=== Input data ===
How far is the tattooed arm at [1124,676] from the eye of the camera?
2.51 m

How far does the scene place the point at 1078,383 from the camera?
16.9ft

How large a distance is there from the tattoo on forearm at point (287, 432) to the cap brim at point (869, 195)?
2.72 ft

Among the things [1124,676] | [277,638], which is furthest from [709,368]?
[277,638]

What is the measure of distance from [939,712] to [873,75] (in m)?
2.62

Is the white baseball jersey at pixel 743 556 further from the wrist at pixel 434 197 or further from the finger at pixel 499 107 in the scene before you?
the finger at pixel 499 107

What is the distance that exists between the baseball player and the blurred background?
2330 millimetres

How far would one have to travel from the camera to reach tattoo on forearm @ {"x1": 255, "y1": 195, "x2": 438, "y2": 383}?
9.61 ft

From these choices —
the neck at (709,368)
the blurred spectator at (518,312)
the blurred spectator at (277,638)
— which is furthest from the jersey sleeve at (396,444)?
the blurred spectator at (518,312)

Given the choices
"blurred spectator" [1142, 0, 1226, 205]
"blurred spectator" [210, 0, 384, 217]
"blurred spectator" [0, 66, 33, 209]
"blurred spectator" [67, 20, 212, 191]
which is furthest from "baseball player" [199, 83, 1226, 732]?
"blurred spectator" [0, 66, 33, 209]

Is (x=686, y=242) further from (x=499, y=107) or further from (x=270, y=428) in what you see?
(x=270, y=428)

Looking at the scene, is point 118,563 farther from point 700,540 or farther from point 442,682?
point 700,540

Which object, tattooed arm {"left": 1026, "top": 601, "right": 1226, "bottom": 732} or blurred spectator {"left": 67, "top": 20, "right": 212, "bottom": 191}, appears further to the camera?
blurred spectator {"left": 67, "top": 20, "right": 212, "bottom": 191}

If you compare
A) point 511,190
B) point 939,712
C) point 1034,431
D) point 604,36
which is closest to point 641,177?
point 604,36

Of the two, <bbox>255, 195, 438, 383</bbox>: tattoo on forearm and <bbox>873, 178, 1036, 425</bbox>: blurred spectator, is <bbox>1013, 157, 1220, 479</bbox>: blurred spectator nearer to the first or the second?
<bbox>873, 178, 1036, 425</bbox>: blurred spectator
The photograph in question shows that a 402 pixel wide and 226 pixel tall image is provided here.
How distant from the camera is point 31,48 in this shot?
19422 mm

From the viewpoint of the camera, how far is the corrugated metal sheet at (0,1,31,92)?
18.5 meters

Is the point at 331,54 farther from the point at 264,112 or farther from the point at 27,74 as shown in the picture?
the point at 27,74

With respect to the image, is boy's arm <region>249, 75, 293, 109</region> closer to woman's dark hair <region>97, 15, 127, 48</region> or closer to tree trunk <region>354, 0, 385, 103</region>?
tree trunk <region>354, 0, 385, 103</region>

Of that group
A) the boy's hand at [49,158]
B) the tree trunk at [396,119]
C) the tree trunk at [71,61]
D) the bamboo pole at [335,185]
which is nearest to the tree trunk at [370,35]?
===
Which lines in the entries above contain the word "tattooed"? Gather them and copy each one.

How far is the tattooed arm at [1124,676] from the eye of the camera?
Which object, tattooed arm {"left": 1026, "top": 601, "right": 1226, "bottom": 732} or blurred spectator {"left": 67, "top": 20, "right": 212, "bottom": 191}, appears further to the camera?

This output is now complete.